LatinX Disambiguations

@ Threewalls

2738 W North Ave, Chicago, IL 60647

Opening Wednesday, February 7th, from 6:30PM - 8:30PM

Please mark your calendars for an In-Session, presented by Jose Luis Benavides with Nancy D. Sánchez, Amanda Cervantes and Daniel Haddad.
Guiding Work: Mexican American Disambiguation by José Olivarez

Responding to Mexican American Disambiguation by Jose Olivarez, four Latinx artists will discuss their stories and experiences with Latinidad as an identity in constant migration. Jose Luis Benavides and Amanda Cervantes will unpack the poem Mexican American Disambiguation, by analyzing their recent exhibition Bienvenidos Tú y Yo in relation to their own practice as collaborators. This past exhibition focused on themes of migration and their mutual experiences and queer relationships to Mexico, their homelands, their ancestors and gender. For the event portion of the evening, Sánchez and Haddad will connect words and memories surrounding their lived narratives. Through storytelling they will navigate through their own interpretation of multiple Mexican-American disambiguations. The artists will reflect and share with the audience aspects of their sociopolitical and unique cultural perspectives, one as a U.S. born Latinx person and the other as a Mexican born person.

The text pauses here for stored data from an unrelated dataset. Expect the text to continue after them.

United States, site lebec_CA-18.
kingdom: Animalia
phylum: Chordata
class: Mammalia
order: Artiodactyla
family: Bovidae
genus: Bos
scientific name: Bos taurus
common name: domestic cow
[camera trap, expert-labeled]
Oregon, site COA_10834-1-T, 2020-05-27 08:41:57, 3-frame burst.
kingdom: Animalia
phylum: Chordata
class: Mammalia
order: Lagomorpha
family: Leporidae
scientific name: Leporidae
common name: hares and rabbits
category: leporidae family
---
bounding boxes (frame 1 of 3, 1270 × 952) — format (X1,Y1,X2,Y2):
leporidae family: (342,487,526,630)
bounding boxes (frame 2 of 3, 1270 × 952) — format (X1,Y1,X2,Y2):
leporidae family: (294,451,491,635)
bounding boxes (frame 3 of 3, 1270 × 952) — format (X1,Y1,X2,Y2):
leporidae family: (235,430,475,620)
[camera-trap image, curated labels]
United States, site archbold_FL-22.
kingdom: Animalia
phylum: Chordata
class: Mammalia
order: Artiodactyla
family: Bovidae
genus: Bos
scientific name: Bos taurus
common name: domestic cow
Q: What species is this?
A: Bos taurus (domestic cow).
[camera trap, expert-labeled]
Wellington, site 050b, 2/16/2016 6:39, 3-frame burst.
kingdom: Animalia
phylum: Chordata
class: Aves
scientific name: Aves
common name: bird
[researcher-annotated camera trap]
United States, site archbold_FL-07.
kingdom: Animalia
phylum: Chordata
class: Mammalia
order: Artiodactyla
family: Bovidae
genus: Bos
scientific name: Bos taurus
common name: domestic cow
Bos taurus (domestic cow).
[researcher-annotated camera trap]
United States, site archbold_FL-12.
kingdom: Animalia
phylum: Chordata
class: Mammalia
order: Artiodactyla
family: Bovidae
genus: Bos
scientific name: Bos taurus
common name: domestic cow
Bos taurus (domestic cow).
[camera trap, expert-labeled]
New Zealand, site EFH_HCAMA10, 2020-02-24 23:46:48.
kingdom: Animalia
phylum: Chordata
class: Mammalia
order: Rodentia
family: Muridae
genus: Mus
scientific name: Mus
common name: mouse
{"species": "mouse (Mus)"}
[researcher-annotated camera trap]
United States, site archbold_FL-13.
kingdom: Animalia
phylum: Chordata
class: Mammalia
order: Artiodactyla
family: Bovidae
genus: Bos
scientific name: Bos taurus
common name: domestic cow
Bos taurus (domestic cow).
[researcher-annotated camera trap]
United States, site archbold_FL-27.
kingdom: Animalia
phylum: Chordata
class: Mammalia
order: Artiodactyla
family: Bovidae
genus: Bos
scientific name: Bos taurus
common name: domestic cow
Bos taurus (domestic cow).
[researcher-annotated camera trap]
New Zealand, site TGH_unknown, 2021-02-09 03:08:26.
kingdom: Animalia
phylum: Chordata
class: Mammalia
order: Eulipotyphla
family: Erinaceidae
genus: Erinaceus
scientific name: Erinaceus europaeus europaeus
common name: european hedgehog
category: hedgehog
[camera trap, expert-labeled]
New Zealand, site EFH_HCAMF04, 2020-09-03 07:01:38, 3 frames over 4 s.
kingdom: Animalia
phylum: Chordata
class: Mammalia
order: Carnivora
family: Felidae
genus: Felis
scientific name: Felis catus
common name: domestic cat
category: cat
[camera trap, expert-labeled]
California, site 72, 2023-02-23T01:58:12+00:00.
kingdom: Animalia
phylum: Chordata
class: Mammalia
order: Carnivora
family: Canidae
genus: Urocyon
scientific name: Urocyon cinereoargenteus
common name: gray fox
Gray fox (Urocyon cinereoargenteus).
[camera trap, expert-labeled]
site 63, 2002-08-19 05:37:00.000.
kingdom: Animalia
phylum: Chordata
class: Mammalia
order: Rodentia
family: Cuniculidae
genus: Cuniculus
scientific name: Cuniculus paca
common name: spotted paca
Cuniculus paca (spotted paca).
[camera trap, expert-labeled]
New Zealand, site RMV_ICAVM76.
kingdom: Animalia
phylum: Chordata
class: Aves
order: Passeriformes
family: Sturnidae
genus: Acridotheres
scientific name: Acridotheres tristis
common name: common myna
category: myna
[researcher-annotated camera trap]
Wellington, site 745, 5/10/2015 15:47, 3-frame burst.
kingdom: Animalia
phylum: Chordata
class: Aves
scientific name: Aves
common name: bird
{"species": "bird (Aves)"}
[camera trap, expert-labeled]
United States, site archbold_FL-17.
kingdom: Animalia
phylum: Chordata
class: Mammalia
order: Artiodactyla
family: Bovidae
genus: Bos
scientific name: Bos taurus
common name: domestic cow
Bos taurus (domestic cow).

Jose Luis Benavides sees the world primarily through his experience raised by a working-class, queer Latinx single mother in the Chicago community of Logan Square. The convergence of his own queer and intellectual identity mark conflicted point where his artistic practice is defined and undefined.

Amanda Cervantes makes work mainly consisting of archives. She is constantly looking back to the past and thinking about ways that cultural systems and ideas of gender exist and play out within her family and society.

Daniel Haddad creates as an immigrant living in the United States to interact and respond daily with diverse groups of society that make him aware of his identity and integrity.

Nancy Sánchez decided to add the accent mark onto her last name. the accent mark was taken by the us government during the 80’s when her father began legal documentation. sánchez threads together micro moments with her art.

A remix of the traditional lecture or panel, In-Session is a critical interdisciplinary salon that incorporates reading, conversation, and performance together. The salons are focused on a selection from a shared reading list which is compiled based on a theme. Our first In-Session theme is migration. Artists, curators and community members curate the In-Session, selecting the reading and the performers. After the conversation on the selection, it is activated by performance—music, song, poetry, dance or movement.